Whether or not you are a fan of the ratings agencies and their methodologies, they are a pillar of our business, just in the same way as yield-to-maturity, which cannot be calculated for anything other than zero coupon bonds and which is not even a worst-guess estimate but which we still calculate to four decimals… or price-earnings ratios where we don’t know the earnings.

CAVEAT CREDITOR

I’d also like to know how both the agencies and the authorities will deal with cross default. Of course we will all be cross if Greece defaults but I struggle with the concept of selective default. Unless I am mistaken, the bond markets are structured with both negative-pledge and cross-default clauses.
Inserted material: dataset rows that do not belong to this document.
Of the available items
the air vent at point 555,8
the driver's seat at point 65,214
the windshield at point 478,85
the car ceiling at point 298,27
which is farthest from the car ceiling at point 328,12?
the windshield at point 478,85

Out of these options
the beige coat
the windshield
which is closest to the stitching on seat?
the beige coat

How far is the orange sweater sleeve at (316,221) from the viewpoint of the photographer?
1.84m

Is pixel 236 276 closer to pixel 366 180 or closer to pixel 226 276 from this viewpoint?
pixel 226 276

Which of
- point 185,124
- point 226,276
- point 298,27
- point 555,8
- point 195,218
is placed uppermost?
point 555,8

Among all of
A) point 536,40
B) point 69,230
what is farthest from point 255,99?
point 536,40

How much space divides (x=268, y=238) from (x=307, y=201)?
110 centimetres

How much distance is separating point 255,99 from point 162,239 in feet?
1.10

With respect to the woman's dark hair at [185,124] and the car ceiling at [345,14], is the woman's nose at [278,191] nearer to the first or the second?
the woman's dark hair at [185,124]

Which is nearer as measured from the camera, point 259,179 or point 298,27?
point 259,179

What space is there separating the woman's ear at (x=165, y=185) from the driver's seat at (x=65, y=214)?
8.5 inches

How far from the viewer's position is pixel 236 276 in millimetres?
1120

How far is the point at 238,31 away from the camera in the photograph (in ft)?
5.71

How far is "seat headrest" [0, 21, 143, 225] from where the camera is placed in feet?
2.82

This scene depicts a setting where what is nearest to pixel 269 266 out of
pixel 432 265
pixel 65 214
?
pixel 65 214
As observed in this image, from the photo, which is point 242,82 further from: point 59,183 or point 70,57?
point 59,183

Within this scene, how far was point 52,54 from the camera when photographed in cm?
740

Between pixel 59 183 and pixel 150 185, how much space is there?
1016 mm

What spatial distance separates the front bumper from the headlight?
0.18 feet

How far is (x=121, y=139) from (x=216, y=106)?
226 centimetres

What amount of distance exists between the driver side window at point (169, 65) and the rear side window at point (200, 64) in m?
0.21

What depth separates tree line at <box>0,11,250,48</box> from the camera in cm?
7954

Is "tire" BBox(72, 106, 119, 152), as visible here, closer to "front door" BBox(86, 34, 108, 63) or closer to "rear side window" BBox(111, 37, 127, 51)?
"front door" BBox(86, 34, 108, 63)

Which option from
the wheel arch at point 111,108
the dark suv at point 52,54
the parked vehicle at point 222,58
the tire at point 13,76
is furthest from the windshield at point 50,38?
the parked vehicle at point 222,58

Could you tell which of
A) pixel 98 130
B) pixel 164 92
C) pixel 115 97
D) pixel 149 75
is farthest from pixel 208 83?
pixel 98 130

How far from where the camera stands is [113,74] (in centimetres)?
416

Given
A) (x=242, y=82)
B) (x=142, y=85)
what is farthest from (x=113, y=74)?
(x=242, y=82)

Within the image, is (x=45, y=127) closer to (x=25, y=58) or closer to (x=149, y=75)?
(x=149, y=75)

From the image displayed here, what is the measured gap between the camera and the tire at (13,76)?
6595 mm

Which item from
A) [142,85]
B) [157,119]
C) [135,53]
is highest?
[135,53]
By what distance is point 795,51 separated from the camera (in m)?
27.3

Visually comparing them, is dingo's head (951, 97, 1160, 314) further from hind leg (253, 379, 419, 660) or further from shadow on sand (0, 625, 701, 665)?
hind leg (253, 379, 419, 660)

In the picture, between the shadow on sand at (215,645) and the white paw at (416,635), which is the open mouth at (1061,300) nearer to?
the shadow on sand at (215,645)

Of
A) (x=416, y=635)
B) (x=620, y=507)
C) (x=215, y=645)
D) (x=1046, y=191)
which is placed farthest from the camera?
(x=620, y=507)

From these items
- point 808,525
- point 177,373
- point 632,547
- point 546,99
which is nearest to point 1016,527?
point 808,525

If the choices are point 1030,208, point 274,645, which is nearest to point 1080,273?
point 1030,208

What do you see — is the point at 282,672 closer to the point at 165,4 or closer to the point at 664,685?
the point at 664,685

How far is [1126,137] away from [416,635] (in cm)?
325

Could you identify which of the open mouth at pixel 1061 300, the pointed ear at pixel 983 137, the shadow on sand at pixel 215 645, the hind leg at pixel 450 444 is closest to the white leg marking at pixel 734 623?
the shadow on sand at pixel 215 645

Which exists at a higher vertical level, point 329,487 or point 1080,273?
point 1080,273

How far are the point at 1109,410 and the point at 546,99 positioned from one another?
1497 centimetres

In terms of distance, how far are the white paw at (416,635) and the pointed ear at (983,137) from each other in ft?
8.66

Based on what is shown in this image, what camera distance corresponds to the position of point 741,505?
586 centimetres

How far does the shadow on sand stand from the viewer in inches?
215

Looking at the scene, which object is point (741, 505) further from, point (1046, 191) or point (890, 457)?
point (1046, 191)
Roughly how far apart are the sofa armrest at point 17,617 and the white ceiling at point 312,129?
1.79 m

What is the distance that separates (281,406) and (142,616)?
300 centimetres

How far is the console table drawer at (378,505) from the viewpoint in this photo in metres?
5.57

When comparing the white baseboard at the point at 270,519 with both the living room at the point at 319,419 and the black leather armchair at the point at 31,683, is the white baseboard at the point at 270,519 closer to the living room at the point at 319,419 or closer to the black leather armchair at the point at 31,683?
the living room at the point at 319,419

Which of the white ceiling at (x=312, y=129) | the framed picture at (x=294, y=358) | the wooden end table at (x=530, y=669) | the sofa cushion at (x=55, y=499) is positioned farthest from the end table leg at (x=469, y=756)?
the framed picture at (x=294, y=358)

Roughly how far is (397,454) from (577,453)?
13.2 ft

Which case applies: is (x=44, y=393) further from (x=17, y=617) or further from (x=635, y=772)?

Are these now to be suspended too?

Looking beyond the Greek situation, and adding in the bailing-in threats, mandatory haircuts and the likes, if lenders are to be faced with documentation which is only valid until someone declares that it isn’t any more, then we will be creating a world in which beyond the three classical risks, namely credit risk, transfer risk and political risk we will need to price a fourth risk, namely documentary risk. In pursuit of a short term solution of the Greek problem, the politicians and authorities risk opening Pandora’s Box with respect to long established global borrowing and lending conventions – caveat creditor.

PRIVATE EQUITY BONANZA

Meanwhile, private equity is probably sharpening its pencils for the “Great Greek Giveaway”. The prospective privatisation programme has been likened by Jean-Claude Juncker to that of Eastern Germany after re-unification where 14,000 companies were sold by the Treuhand in just four years. This all will look to the Greeks like the bailiffs turning up at the door, walking off with their best Persian carpet and then flogging it at any knockdown price in order to cover an unpaid parking fine. This is all very unseemly and, as I suggested a while back, who would want to buy a Greek national asset if the workforce, notoriously fickle even at the best of times, isn’t in a mood play ball? Risk pricing might look as though it’s all done and dusted. I beg to differ. We have seen any number of asset rallies launched by putative solutions to Greece come and go again. Fade the rally; it can’t be wrong.